In the passage on PAT image reconstruction, change "universal BP algorithm" to "universal back-projection algorithm" and write out the passage starting at "The PAT image" and ending at "algorithm as [12,35].".

= SELECTION =
◇ ◇ ◇ ◇ ◇ ◇ ◇

2.2 PAT image reconstruction

The PAT image reconstruction aims to determine the initial pressure rise from a series of collected acoustic signals. The precise reconstruction formulas for planar, cylindrical and spherical detection surfaces are rigorously deduced in [40]. However, these expressions are difficult to execute since they include many integrations or series summations. Therefore, a simplified temporal domain reconstruction algorithm, the so-called universal BP algorithm, has been derived in [35]. The initial pressure increment $p_0(\textbf {r}_Q)$ can be obtained using this algorithm as [12,35].

◇ ◇ ◇ ◇ ◇ ◇ ◇

= LISTED RECORDS =

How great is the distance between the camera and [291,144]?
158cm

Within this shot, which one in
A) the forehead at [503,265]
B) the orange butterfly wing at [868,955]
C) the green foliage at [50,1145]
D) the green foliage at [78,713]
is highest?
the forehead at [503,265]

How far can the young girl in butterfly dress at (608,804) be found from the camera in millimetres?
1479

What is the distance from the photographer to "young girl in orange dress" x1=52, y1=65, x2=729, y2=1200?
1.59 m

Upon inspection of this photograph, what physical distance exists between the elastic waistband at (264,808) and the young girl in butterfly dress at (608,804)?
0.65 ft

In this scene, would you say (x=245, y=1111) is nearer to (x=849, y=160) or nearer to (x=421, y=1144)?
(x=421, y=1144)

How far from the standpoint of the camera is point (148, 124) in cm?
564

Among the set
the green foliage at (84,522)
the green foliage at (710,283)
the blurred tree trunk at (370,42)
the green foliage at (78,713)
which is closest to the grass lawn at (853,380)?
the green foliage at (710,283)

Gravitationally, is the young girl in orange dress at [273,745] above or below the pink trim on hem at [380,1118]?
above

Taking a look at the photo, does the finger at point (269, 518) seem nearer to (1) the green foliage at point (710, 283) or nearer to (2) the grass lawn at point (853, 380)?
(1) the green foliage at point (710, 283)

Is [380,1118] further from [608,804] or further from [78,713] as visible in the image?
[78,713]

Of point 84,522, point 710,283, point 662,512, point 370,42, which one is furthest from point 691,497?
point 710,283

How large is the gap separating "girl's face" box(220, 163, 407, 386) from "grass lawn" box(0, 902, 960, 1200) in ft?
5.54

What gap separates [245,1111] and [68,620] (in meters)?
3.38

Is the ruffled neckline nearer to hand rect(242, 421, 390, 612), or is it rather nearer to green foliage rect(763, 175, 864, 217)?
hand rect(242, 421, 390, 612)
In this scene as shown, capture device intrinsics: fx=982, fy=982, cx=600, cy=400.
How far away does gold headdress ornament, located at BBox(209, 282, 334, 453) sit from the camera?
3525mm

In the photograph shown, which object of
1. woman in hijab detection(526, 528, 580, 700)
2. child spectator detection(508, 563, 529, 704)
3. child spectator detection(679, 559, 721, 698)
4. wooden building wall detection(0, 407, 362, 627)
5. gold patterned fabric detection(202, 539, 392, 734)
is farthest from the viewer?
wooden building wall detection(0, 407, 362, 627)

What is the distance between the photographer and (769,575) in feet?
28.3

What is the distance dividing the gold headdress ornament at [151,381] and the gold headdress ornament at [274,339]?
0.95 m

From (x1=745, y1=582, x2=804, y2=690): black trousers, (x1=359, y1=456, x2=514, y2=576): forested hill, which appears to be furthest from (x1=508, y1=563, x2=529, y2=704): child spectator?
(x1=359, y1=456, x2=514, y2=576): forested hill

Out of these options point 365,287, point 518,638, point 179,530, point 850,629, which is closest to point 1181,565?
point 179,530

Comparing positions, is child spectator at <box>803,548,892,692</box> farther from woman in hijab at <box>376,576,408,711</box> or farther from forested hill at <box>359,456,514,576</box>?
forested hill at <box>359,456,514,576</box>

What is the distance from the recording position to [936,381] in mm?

◇ ◇ ◇ ◇ ◇ ◇ ◇

= WORKED SOLUTION =
The PAT image reconstruction aims to determine the initial pressure rise from a series of collected acoustic signals. The precise reconstruction formulas for planar, cylindrical and spherical detection surfaces are rigorously deduced in [40]. However, these expressions are difficult to execute since they include many integrations or series summations. Therefore, a simplified temporal domain reconstruction algorithm, the so-called universal back-projection algorithm, has been derived in [35]. The initial pressure increment $p_0(\textbf {r}_Q)$ can be obtained using this algorithm as [12,35].